**Given task A**. Pull out every line of the records that contains the word "meters". Case counts.

start Provided passage

The ArtScience Museum gets curiouser and curiouser this April as they welcome the global tour of Australian Centre for the Moving Image (ACMI)’s Wonderland on their very first stop!
Inspired by the whimsical adventures written by Lewis Carroll, come to the ArtScience Museum and experience this playful and interactive exhibition for all ages as visitors follow Alice’s journey through history and popular culture. Step through the looking glass to find yourself in an enchanted world featuring immersive theatrical sets, interactive environments, eye-catching props and audiovisual artworks to effectively bring Wonderland to life.
Take a trip down the rabbit hole and see how various artists and filmmakers have portrayed Alice and her story for over a century, ever since her first appearance in book form in 1865. From the first screen adaptation by Cecil M Hepworth in 1903 to Walt Disney’s beloved animated adaptation of it, to the contemporary blockbusters of the 2000s, over 40 films and over 30 television programmes have been produced based on Alice, making her something of a cultural icon across mediums as varied as music videos, video games, high fashion, advertising and more.
To exhibit this, over 300 artefacts and objects, including first edition books, drawings, original costumes, films, magic lantern projectors, animation, puppetry, and original work by theatrical designer Anna Tregloan, and digital creative studios, Sandpit, Grumpy Sailor and Mosster Studio will be featured.
Says ACMI CEO and Director, Katrina Sedgwick: “This ACMI-created exhibition showcases the moving image adaptations of Carroll’s seminal works celebrating the evolution of filmmaking, from the earliest optical toys through to new technologies. With Wonderland, ACMI’s interactive exhibition enables audiences to explore the magic of film craft and its power to embed stories in our imaginations for generations. We are so thrilled to see the exhibition brought to life at ArtScience Museum.”
The exhibition itself starts out in Lewis Carroll’s drawing room, where visitors will be handed their own RFID-enabled Lost Map of Wonderland. Used to navigate the exhibition, expect to be surprised and rewarded the more adventurous one is, allowing you to unlock surprising secrets and solving riddles to enhance your journey further still as you sate your curiosity at every step.
Throughout your extremely personalised, immersive journey, you’ll feel like it’s a journey tailor-made for you as you explore each of the extraordinary rooms within the exhibition. In the Drawing Room, learn all about Lewis Carroll (real name Charles Dodgson) and his early life in Christchurch, Oxford, before meeting Alice Liddell and her friends in the Hallway of Doors, complete with original letters, contracts and books narrating the publication of the Alice stories. In the Pool of Tears, visitors can view original material depicting the earliest incarnations of adapting the book to film, with film projections and magic lantern slides, before heading to the Looking Glass House to see original costumes and learn about the techniques that went into major moments in Alice on film and television from the 30s to the 80s.
Visitors will then enter a segment titled The Rabbit Send In A Little Bill, featuring puppet creatures, set pieces, character sketches, posters and more from Lou Bunin’s 1949 production, Jan Svankmajer’s Alice (1988) and the Quay Brothers’ Alice in Not So Wonderland (2007). In the next segment, Advice From A Caterpillar, visitors will celebrate the Disney adaptation of the book with a selection of story sketches, concept arts, animation cels, reference photos, posters and audiovisual clips. The fun continues at A Mad Tea Party, where guests will enjoy a projection mapping show and experience developed by digital creatives Grumpy Sailor as the party comes alive.

end Provided passage
start Provided material

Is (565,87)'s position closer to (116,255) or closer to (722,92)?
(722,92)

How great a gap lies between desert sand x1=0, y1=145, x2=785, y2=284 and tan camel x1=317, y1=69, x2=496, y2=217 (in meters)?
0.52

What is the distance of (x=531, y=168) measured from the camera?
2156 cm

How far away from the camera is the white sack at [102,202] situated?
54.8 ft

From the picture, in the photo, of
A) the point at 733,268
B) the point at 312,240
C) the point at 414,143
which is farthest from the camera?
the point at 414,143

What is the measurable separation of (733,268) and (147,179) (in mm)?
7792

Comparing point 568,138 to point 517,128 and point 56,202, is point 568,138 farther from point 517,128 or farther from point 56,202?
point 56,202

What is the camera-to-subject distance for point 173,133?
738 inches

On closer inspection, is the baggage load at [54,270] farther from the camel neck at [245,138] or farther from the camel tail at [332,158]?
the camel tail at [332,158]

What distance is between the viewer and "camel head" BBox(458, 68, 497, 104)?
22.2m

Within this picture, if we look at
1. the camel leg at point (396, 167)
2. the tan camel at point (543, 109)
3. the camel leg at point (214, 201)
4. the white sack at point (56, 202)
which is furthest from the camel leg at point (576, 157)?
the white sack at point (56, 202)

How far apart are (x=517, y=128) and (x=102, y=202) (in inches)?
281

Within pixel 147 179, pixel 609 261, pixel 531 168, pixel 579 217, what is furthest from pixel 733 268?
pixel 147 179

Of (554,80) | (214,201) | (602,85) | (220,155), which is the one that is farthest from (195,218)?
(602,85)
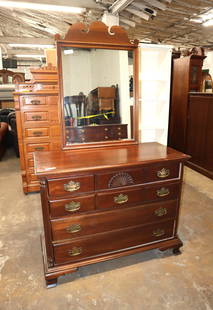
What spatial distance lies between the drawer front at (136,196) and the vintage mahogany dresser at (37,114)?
1504mm

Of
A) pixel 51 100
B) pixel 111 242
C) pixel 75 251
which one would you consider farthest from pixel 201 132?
pixel 75 251

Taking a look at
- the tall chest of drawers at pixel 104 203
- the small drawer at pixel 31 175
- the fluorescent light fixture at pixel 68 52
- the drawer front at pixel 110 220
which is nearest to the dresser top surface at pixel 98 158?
the tall chest of drawers at pixel 104 203

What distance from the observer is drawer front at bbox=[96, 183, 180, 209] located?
1.50 metres

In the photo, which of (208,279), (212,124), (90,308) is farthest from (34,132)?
(212,124)

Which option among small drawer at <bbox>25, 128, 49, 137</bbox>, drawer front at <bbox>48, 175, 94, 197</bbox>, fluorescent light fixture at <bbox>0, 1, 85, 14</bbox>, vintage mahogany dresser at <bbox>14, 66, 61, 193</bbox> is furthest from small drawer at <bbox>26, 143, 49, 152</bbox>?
fluorescent light fixture at <bbox>0, 1, 85, 14</bbox>

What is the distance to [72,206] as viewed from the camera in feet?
4.70

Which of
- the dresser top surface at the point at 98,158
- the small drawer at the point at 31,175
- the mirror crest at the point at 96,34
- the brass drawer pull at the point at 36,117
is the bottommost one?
the small drawer at the point at 31,175

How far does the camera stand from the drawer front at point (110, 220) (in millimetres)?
1460

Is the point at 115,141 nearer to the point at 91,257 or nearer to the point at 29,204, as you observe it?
the point at 91,257

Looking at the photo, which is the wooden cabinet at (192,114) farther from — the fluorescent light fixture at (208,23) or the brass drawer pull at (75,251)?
the brass drawer pull at (75,251)

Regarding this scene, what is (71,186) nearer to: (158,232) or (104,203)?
(104,203)

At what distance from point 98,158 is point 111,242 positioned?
0.64 meters

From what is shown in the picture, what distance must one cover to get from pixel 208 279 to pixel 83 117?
5.22 ft

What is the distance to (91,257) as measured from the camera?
5.23 ft
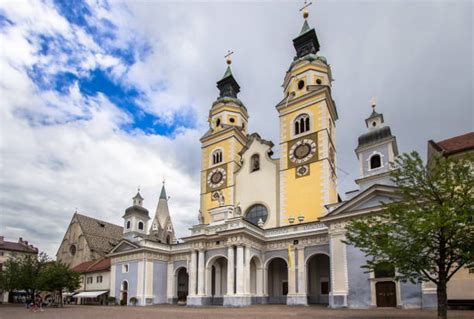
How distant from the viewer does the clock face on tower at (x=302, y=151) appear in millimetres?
37188

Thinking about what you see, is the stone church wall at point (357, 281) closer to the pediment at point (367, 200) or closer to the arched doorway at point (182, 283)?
the pediment at point (367, 200)

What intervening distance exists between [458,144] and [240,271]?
67.0 ft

end Provided material

**Given task B**. According to the text about the Wonderland exhibition, where are visitors handed their RFID-enabled Lost Map of Wonderland?

**Exercise result A**.
How great a gap lies between desert sand x1=0, y1=145, x2=785, y2=284 and tan camel x1=317, y1=69, x2=496, y2=217 (in meters)?
0.64 meters

**Exercise result B**. In Lewis Carroll's drawing room, where the exhibition starts.